So let's pretend I didn't spend August as a limp noodle fresh from the boiling pot. As I look over this week's weather report, I think there might be something to this tropical climate thing. For the next 4 days, it's supposed to get to a high of 77 degrees. Even I the local weather whiner see something to smile about there.
So my trip to Seomun was a pretty good time. It started off with Starbucks (love), and involved the subway. If it wasn't for the 2 flights of stairs, often unassisted by a rail, subways would be pretty cool; as it is, I think my balance is improving because I haven't fallen down for approximately two weeks! Woo hoo!

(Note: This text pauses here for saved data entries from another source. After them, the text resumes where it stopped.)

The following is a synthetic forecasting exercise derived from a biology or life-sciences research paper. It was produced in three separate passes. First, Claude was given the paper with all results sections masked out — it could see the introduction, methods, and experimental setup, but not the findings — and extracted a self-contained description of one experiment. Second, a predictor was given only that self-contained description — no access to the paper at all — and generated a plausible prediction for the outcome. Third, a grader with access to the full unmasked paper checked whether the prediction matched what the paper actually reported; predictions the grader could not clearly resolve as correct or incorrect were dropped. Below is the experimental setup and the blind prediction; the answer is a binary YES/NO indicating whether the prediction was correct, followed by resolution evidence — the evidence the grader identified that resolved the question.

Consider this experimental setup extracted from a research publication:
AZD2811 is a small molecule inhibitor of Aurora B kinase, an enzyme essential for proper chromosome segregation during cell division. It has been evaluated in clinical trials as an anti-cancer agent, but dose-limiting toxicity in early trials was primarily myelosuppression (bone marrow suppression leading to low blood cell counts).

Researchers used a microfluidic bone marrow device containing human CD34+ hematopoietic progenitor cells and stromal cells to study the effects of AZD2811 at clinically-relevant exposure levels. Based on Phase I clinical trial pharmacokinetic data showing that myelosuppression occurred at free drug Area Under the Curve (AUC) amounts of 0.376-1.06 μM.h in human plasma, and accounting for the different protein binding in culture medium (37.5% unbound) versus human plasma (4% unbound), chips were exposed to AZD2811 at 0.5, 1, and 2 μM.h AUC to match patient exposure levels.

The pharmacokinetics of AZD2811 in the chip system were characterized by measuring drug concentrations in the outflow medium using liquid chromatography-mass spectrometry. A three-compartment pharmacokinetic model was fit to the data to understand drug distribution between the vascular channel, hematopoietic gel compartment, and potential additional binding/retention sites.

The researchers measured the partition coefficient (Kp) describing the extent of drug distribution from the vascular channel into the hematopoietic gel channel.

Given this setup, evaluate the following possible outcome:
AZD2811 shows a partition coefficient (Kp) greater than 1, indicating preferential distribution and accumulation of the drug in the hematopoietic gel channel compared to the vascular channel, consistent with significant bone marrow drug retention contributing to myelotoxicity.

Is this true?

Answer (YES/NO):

After a wrong stop or two, Ash and I figured out where to go: The exit that says Seomun Market. Who would have thought?
As we get there, we were like, "Eh?" because the stop didn't necessarily deposit us safely at the beginning of the market. After a few minutes of contemplating what to do, I realized there was a sign that, thanks to hours of study, I could read: Seo Mun. Haha. So we started our walk with "sock street," a two-block area where every single vendor only sells socks. Those who know me can appreciate the irony of the situation: I, queen of flip flops and bare feet, wandering down rows and rows and rows of socks. Once we got to the end of sock street, we weren't there yet, but because most of the market is 10-20 shops in the same area selling the same stuff, we knew we were on the right path. (Okay, Ashley did, and I was following her blindly, kind of wishing I had extra strength ibuprofen.)
Turning some sort of corner, we looked up to the left and saw... a castle? It was the most bizarre thing. The architecture here is fairly nondescript, but when there is something to behold it's typically a traditional Asian-inspired building. I saw 3-4 government buildings that looked European-inspired in Seoul, but that has been about it. Considering there was a gate, Ash and I approached slowly, on the look out for guards, when we saw a bunch of school girls coming out in their uniforms. Faced with 4 more flights of stairs and the prospect of nothing being there, and possibly getting caught if there was, we turned back and finally made our way to the market.
Truth be told, thanks to our excellent senses of navigation, total trips into the market were 4 or 5, because we kept leaving somehow and having to walk back around to get in. There really was everything you would ever want, and everything you never thought you'd see. Stacks and stacks of dried fish, a store dedicated to ties, feather boas that would put most cabaret houses to shame, one ambitious man selling bag upon bag of buttons, fabric merchants as far as the eye can see, and the list goes on. Ashley was really into the dried fish, and judging by the number of photos I took, so was I. I'm really glad I finally went. It's kind of funny, though, because despite all of the things I saw, we didn't get run over or mauled by anyone, so there isn't really anything funny to report. Who knew tragedy bred interest?
The night concluded with Ashley cooking pancakes for me, and it was really nice. She's a great cook and fun company; I'm sad she's leaving in 2 months.